RECORDS FOR THE EXERCISE
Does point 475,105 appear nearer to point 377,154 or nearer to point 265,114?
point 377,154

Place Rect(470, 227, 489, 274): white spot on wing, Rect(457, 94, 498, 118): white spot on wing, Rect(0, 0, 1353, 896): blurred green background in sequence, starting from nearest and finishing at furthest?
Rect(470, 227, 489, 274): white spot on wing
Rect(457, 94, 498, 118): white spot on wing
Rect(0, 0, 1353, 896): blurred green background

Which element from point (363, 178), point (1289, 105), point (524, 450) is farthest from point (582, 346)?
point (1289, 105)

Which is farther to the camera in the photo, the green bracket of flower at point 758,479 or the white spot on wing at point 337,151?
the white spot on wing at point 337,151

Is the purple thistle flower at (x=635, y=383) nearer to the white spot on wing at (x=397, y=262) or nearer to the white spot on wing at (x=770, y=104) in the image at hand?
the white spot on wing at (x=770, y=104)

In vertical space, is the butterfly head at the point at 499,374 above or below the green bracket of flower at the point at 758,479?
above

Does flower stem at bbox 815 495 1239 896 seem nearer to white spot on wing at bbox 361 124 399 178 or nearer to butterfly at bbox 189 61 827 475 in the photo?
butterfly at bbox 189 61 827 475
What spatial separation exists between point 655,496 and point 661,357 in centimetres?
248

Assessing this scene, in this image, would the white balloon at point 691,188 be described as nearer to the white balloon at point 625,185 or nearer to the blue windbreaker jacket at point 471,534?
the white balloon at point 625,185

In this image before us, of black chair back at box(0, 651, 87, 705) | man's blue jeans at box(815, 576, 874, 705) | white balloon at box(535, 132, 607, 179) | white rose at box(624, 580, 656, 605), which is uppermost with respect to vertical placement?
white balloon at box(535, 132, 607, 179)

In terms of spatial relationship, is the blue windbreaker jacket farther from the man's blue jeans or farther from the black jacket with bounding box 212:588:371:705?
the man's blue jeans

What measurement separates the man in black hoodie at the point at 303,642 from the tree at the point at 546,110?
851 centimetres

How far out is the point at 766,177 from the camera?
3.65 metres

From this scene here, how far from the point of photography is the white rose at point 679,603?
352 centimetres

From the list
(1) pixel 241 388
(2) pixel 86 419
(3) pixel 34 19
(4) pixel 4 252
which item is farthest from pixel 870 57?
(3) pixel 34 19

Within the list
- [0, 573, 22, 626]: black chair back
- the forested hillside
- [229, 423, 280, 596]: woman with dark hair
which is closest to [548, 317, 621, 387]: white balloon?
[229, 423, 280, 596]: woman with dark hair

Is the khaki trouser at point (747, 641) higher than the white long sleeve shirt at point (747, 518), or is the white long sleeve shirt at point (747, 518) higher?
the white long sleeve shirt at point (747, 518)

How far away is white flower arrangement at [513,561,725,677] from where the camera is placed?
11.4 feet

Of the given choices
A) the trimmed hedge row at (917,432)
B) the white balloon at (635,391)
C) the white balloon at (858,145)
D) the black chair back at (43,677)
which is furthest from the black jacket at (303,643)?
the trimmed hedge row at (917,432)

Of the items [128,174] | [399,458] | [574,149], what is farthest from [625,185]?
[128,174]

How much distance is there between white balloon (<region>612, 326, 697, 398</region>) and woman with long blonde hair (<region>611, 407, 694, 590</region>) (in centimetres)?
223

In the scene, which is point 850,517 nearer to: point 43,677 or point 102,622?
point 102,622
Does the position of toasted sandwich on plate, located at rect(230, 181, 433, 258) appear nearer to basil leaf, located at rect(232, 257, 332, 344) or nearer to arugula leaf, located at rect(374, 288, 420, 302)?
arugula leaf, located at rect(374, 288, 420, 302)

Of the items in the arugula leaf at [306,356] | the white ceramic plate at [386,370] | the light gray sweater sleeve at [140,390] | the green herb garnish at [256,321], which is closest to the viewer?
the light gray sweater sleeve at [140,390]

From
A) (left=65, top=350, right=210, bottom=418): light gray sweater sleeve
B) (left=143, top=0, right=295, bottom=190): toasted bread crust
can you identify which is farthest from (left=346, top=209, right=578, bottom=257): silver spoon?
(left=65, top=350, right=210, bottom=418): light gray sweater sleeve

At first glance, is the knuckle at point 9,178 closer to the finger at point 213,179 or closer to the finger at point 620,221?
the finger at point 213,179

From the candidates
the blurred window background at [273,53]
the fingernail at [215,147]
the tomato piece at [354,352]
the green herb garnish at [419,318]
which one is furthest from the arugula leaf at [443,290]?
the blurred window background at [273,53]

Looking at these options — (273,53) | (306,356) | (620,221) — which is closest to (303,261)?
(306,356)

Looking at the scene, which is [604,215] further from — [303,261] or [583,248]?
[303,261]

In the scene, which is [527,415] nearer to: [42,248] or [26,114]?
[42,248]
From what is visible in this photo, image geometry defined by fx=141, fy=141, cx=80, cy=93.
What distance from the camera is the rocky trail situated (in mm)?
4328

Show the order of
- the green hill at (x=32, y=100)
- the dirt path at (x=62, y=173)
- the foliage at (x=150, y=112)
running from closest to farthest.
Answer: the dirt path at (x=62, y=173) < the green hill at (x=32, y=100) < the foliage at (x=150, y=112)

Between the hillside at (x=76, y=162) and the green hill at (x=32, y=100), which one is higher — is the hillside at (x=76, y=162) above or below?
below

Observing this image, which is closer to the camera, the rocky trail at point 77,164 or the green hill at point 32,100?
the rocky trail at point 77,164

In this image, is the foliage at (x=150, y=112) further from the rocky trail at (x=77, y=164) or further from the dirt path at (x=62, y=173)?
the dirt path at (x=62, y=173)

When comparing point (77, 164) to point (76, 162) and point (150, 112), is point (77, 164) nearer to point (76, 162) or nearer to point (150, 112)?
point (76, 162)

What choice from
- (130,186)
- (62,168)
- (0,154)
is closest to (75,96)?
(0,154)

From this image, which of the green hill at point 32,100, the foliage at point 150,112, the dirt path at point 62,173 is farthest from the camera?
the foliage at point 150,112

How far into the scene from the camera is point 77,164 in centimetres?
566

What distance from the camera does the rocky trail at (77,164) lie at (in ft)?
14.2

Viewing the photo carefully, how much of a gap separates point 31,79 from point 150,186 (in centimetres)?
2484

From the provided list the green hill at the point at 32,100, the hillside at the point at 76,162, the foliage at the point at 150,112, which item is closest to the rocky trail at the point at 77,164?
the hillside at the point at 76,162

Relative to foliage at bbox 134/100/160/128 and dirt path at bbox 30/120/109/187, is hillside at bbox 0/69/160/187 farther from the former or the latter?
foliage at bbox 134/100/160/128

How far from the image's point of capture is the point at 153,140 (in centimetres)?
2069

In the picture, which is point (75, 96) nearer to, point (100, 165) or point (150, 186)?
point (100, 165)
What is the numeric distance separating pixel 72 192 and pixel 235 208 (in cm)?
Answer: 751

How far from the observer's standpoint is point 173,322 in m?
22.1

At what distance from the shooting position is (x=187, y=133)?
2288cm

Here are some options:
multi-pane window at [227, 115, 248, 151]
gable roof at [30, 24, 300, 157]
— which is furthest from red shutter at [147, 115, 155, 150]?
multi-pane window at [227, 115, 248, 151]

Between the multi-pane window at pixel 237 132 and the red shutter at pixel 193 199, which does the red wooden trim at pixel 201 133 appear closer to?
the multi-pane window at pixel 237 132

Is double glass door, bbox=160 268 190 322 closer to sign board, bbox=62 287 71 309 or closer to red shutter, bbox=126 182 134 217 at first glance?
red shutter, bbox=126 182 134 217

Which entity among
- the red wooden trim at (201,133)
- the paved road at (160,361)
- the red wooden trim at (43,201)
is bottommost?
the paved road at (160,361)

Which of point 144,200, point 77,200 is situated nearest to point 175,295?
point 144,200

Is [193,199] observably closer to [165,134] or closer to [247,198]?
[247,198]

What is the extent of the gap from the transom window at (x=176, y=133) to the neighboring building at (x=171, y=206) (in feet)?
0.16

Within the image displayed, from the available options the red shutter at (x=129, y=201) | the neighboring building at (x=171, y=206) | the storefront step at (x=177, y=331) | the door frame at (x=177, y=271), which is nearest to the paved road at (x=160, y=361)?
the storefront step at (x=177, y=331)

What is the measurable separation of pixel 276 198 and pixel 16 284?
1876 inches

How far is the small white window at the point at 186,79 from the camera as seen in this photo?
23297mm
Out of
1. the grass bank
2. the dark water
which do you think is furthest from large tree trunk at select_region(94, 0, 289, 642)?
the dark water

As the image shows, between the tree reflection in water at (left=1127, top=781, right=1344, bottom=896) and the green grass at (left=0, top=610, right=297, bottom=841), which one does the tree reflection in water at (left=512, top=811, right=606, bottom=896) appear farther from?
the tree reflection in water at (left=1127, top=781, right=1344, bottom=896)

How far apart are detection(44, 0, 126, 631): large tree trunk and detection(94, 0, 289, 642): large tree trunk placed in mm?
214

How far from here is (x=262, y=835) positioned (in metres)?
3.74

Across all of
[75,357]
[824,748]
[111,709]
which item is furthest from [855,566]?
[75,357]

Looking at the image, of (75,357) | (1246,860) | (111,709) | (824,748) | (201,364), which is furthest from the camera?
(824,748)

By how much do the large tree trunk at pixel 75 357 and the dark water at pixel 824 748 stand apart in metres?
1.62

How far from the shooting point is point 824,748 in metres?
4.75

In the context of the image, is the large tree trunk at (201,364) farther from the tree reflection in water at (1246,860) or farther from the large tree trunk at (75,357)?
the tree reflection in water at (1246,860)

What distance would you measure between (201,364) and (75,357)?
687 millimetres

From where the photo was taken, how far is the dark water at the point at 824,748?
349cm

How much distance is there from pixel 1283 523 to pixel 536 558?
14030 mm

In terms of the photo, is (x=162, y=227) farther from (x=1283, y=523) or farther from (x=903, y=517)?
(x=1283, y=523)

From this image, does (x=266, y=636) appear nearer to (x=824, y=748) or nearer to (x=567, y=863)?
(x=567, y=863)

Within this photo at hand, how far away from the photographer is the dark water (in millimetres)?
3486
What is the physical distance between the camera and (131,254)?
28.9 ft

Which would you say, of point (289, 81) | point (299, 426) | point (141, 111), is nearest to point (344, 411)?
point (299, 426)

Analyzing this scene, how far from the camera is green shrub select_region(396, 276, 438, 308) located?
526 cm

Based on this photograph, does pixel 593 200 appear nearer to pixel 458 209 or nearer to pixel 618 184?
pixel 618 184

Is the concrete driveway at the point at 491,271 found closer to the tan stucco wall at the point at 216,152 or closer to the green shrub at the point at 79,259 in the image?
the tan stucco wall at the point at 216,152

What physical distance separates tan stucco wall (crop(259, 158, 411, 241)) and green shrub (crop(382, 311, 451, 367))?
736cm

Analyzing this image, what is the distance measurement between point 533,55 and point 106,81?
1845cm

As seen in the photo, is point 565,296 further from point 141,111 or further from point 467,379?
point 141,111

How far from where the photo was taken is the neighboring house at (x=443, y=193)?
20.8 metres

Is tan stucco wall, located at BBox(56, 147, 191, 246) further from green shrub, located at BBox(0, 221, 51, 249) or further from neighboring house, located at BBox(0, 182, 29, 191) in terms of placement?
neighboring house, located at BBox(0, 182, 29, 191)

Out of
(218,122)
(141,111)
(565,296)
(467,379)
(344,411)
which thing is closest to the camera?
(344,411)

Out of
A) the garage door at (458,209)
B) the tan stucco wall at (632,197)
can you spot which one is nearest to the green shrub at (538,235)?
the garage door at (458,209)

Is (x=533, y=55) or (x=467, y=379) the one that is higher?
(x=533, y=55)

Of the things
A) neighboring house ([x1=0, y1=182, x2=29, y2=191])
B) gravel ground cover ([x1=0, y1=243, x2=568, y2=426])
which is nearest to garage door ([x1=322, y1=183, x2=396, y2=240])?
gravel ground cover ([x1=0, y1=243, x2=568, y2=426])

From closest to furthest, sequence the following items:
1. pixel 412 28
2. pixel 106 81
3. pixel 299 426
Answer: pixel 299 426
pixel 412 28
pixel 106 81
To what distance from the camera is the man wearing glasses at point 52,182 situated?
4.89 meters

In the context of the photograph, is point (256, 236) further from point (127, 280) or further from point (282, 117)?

TO DO
Only the lines from the one that contains "Is (x=533, y=55)" through the last line should be repeated, each exactly as it stands, with both ends included.

FULL SOLUTION
Is (x=533, y=55) or (x=467, y=379) the one that is higher?
(x=533, y=55)

Of the things
A) neighboring house ([x1=0, y1=182, x2=29, y2=191])
B) gravel ground cover ([x1=0, y1=243, x2=568, y2=426])
which is nearest to garage door ([x1=322, y1=183, x2=396, y2=240])?
gravel ground cover ([x1=0, y1=243, x2=568, y2=426])

From closest to furthest, sequence the following items:
1. pixel 412 28
2. pixel 106 81
3. pixel 299 426
Answer: pixel 299 426
pixel 412 28
pixel 106 81
To what distance from the camera is the man wearing glasses at point 52,182 situated?
4.89 meters

In the context of the photograph, is point (256, 236) further from point (127, 280) or further from point (282, 117)?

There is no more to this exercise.